Ofsted, music & the knowledge rich curriculum.

On 12th July 2021, Ofsted published a Music Research Review, designed to help subject leaders with their curriculum planning. This is one of a series of reviews into all the national curriculum subjects which will be released over time, and will be followed up in 2022 with a subject report based on Ofsted’s own findings from Music Deep Dive inspections.

Ofsted have published this review in the context of an education sector that has been pushed in recent years towards acceptance of a ‘knowledge rich’ approach to learning, based on cognitive science principles (many of which are actually untested on children – see this article for further information: https://thepsychologist.bps.org.uk/how-and-why-classroom). This has resulted in schools scrambling to create knowledge organisers, ‘progressive’ vocabulary lists, and evidence of the ‘facts’ that children are being taught. This approach might not do too much damage in knowledge-based subjects, but music is skills-based, and does not fit neatly into a knowledge-rich box. Yes, there are facts to learn in music, but these tend to be extremely peripheral to the main job of learning to perform and create music.

It is great to see Ofsted acknowledging in this review that in fact a ‘knowledge rich’ approach to music shouldn’t mean just the learning and recalling of facts. Instead, they identify three different types of knowledge which should be covered in a successful music curriculum: tacit (experiential), procedural (skills) and declarative (facts). These map really well onto existing theories of musical knowledge, where we often talk about knowledge how (procedural), about (declarative), and of (experiential). Having the inspectorate lay this out for schools in their research review will be a welcome relief to the music teachers who have been fighting their corner against the homogenisation of the curriculum into a one-size-fits-all approach.

This research review also places considerable emphasis on cognitive load theory, and argues that musical skills should be developed incrementally over a sustained period of time in order that ‘low level’ processes become automatic to ‘free the mind from mundane considerations.’ The review suggests that humans can only process 4-7 pieces of new information at any one time, and that the process of playing an instrument using notation requires many more pieces of information than it is possible to successfully process. They go on to say that ‘this cognitive liberty allows a focus on the musical quality in performing and composing.’ Whether or not you believe in cognitive load theory, the process of learning an instrument, and to read musical notations, has always followed this structure of aiming to become more fluent so that some tasks can be completed ‘automatically’. In the past, teachers have referred to this as ‘muscle memory’ and it is an important part of becoming a more competent musician.

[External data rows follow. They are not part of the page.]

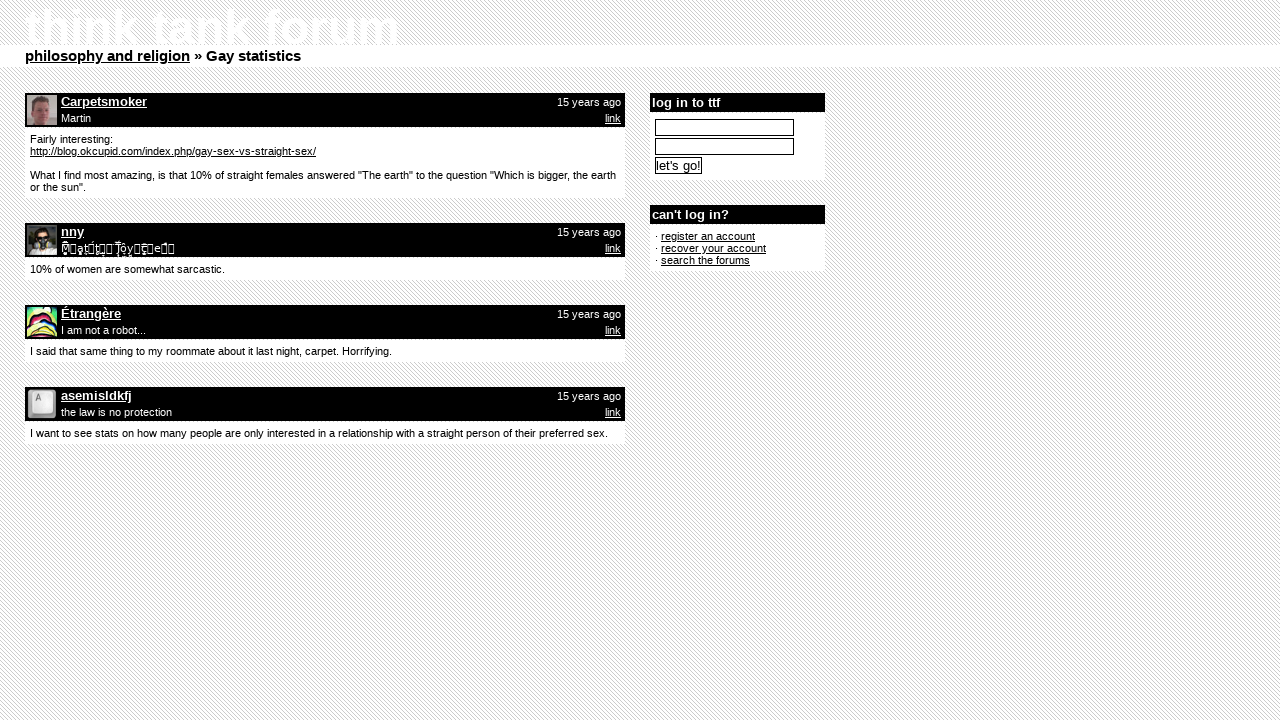

--- FILE ---
content_type: text/html; charset=utf-8
request_url: https://www.thinktankforum.com/thread.php?thread_id=2624
body_size: 5589
content:
<!DOCTYPE html PUBLIC "-//W3C//DTD XHTML 1.1//EN" "http://www.w3.org/TR/xhtml11/DTD/xhtml11.dtd">
<html xmlns="http://www.w3.org/1999/xhtml" xml:lang="en">
    <head>
        <meta http-equiv="Content-Type" content="text/html; charset=utf-8" />
        <title>think tank forum &raquo; philosophy and religion &raquo; Gay statistics</title>
        <link rel="stylesheet" type="text/css" href="style.css" />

The review also defines learning as ‘a change to long term memory’ and states that ‘we consider long-term memory to be the chief enabler of development.’ Many commentators disagree with this view, pointing out that it is quite possible to have learnt something but then forgotten it, which is not the same as not learning it in the first place! For example, think of all the pieces of music you’ve ever learnt to play over the course of your entire life, most of which you would probably now have to get the sheet music out for if you were to play them again correctly!

If we take this statement about long term memory in the context of the whole research review, it appears that what Ofsted are really trying to encourage as ‘learning’ is fluency in playing an instrument and reading notation. Again, fluency is not something that many music teachers would argue against as a principle, even if we might not agree that this is the only true definition of learning.

On the whole, Ofsted’s position on knowledge and learning in this research review should be broadly helpful to music teachers, particularly those working in schools adopting a solely declarative approach to a knowledge rich curriculum. It certainly seems to be the case that anyone selected for a deep dive in music is not just going to be asked to present knowledge organisers and vocabulary lists, a fact for which all the music teachers in England must heave a collective sigh of relief!